As someone who hasn't taken any college physics classes, and sat through most of her high school physics class thinking, "oh I finally understand this" and then got back her tests with "you forgot about this tiny thing that still throws off all of your equations by a huge amount", I was expecting to read a chapter of this book, realize I was out of my depth, and give up.

But this is a really approachable overview of physics from Leucippus (who I'd never heard of) through Heisenberg (through a different lens than I read of his work through in chemistry) and Einstein (obviously) and many more.

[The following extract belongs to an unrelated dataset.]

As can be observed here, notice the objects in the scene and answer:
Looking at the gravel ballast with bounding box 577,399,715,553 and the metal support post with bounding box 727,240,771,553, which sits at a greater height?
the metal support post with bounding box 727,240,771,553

This book breaks things down into very understandable chunks, with helpful diagrams showing the evolution of the field's perception of reality throughout. Coming from a technical writing perspective, the different chunks and the transitions through chapters also seemed really well thought out and helpful to me.

There are definitely pieces I'm going to have to go back to and re-read, and since it's physics it did still make me squint my brain at the world and tilt to try to wrap my head around certain things (especially quantum gravity and chapter 7 - "Time Does Not Exist")--but it was all very well explained. If you're a physics major, you'll probably feel a little over-explained at times, but I honestly think it could still be helpful if your teachers always took an equation-only approach to physics. It's easy to get wrapped up in the equations and miss the evolution of ideas in a field, and I think the emphasis on the evolution of the way physicists dissect reality was one of the driving factors for my appreciation of this book.